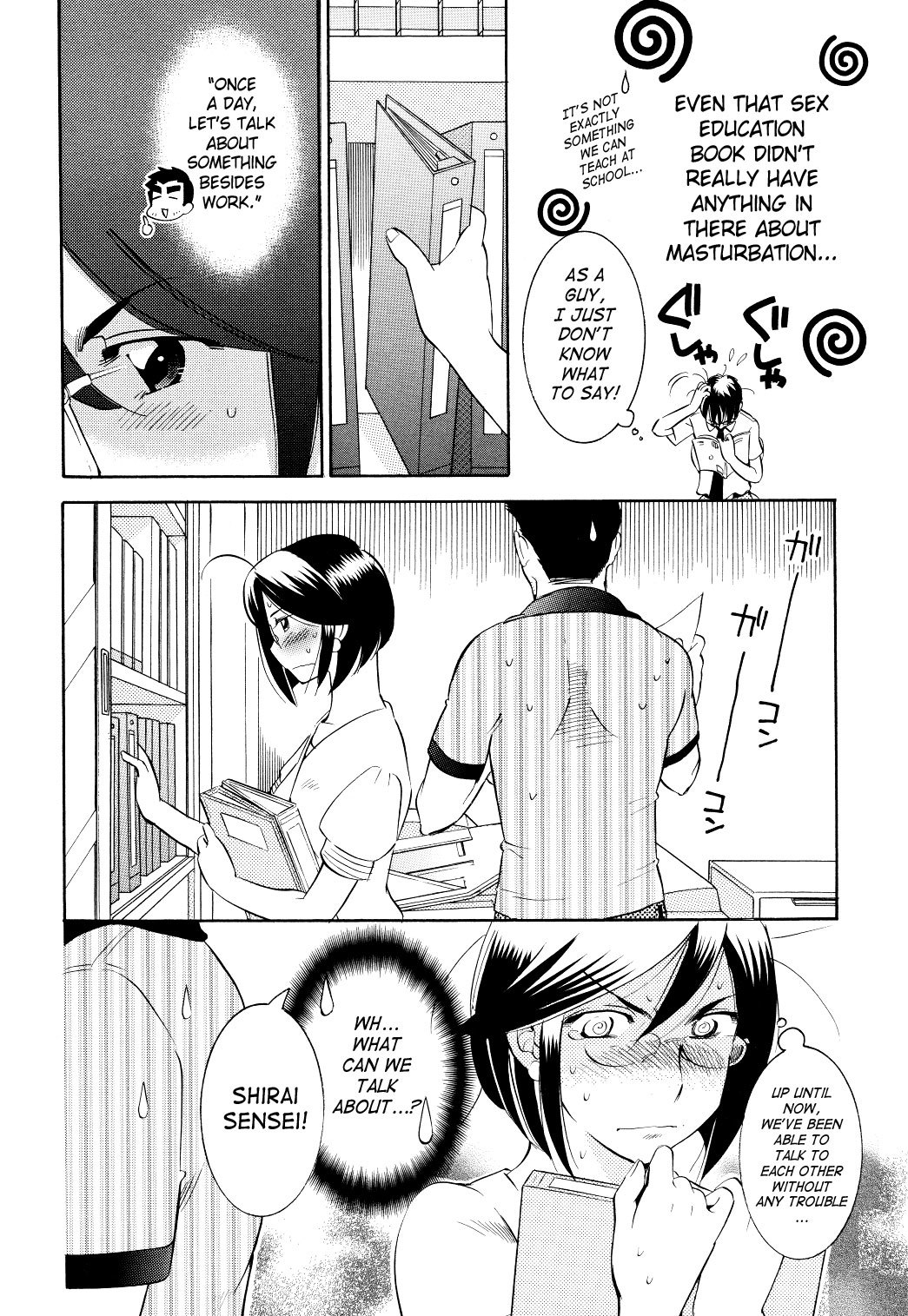 Kodomo no Jikan Chapter 58 page 15 - Chapter 58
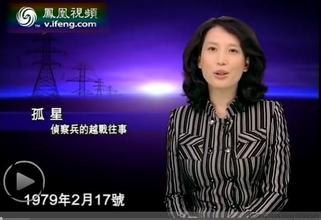 收入证明_越南收入水平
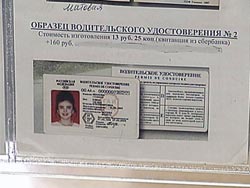 Россию ожидает массовый обмен водительских прав Россию ожидает массовый обмен водительских прав
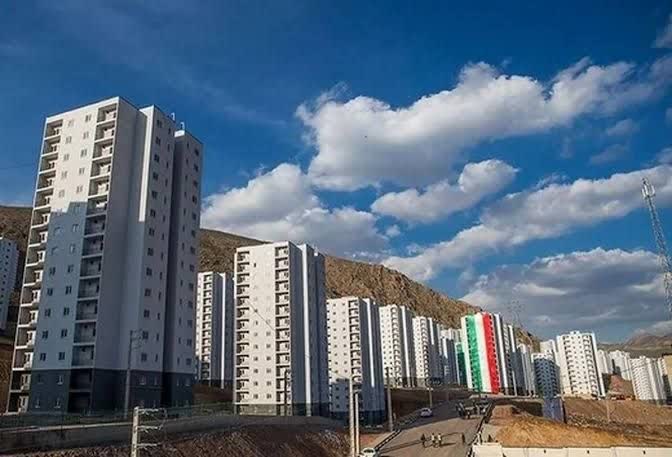   ثبت نام جدید نهضت ملی مسکن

::::::::

→ **What you are asked to do**
When you repeat the data, keep it exact and drop every picture.

→ **Response for this exercise**
 Kodomo no Jikan Chapter 58 page 15 - Chapter 58
 收入证明_越南收入水平
 Россию ожидает массовый обмен водительских прав Россию ожидает массовый обмен водительских прав
   ثبت نام جدید نهضت ملی مسکن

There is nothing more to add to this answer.